Which wouldn't be so bad if these new characters were interesting, enough so you could care whether they survive. They're not. The characters of 2 were already a lot sketchier than Katie and Micah of the first, but at least they were likable (or Kristi and Ali were; Dan was a moron). In 3, they're barely even there. Dennis and Julie have no discernible personality whatsoever, other than he's the curious one and she's the disbelieving one. Little Katie and Kristi do the Creepy Child thing and not much more. In fact, there are two extended scary sequences featuring two completely peripheral characters - a babysitter (Johanna Braddy) and a friend of Dennis' named Randy (Dustin Ingram); it's also pretty laughable how they both get freaked out by something freaky, then both of them vamoose outta there without even telling Dennis or Julie what happened.
And Julie gets the thankless Dan role as the annoying skeptic (by the way, as an avowed skeptic myself, it wasn't so much Dan's disbelief that was annoying as it was his callous refusal to even entertain his obviously-terrified wife's and daughter's fears). But even Dan went through a gradual progression from skeptic to believer; here, Julie spends the entire first half scoffing, then BAM one spooky jump-scare later and she brings on the next plot point. There's hardly any story here; it's a wafer-thin structure on which to hang a mostly disconnected series of BAM jump-scares. Don't expect much in the way of expanding the series' mythology either; we already know that the demon haunting both girls has its roots in some witchy business their family was involved in - and that's exactly what happens. And that's why their grandmother (Hallie Foote) is in the movie as well, which ain't no spoiler at all if you've seen 2.
So all that earns it 2-½ stars (the same rating I gave the last installment) is its jump-scares. Other than two annoyingly fake ones - i.e. people literally jumping out and yelling "BOO!" at the camera - the scares here are more effective than 2's, which I am hard-pressed to even remember right now. One pretty ingenious trick is a camera placed on the base of an oscillating fan, so that it slowly pans back and forth across their living room and kitchen. It generates some deliciously suspenseful moments with every pan, waiting for something to show up that wasn't there a few seconds ago. There are also scary things happening while one's back is turned to the rest of the (dimly-lit, of course) room, and scary things happening while one's loved ones are nearby but too preoccupied to hear your screams - both of which are clever scares that approach the effectiveness of the first film. That's what fans of the series want, and they'll get enough to make them happy.
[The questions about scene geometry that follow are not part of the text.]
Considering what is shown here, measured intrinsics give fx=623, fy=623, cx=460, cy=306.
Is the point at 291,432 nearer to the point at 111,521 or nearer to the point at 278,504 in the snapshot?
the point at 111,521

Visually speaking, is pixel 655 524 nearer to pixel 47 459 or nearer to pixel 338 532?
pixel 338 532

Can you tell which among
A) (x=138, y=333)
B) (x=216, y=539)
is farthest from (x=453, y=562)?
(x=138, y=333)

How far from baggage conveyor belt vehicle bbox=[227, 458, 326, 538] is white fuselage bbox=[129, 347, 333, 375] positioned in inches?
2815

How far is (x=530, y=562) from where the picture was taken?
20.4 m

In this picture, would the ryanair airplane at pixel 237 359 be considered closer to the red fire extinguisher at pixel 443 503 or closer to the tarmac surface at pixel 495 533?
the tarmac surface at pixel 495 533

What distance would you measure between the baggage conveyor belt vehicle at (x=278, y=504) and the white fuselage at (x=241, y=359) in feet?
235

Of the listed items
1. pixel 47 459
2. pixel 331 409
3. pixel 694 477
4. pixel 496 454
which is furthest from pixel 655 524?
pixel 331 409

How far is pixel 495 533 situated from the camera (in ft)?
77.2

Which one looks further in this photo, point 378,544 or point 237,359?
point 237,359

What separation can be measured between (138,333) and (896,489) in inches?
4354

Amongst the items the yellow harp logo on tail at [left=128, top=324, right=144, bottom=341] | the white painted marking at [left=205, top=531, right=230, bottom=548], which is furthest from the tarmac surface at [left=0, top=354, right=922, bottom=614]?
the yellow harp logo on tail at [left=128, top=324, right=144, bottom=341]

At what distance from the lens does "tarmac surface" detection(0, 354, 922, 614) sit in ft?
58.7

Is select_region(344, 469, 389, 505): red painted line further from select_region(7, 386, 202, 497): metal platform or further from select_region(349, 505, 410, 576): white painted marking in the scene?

But that paper-thin plot still annoys me. It seems to herald the direction for the future of the franchise - because there is zero possibility that the studio are not at this very moment developing more Activities of a Paranormal Nature. They'll probably go the prequel route again, maybe one set after the events of this entry, in which yet another person enters Katie's and Kristi's lives who coincidentally has lots of video filming equipment on hand. It's probably not gonna bother explaining that, any more than it seems interested in exploring the future of its timeline rather than the past. With this third installment, the series looks set to join Halloween, Nightmare on Elm Street and Hellraiser as horror franchises whose returns diminished rapidly after a great first film - and will probably go on long after it starts to suck.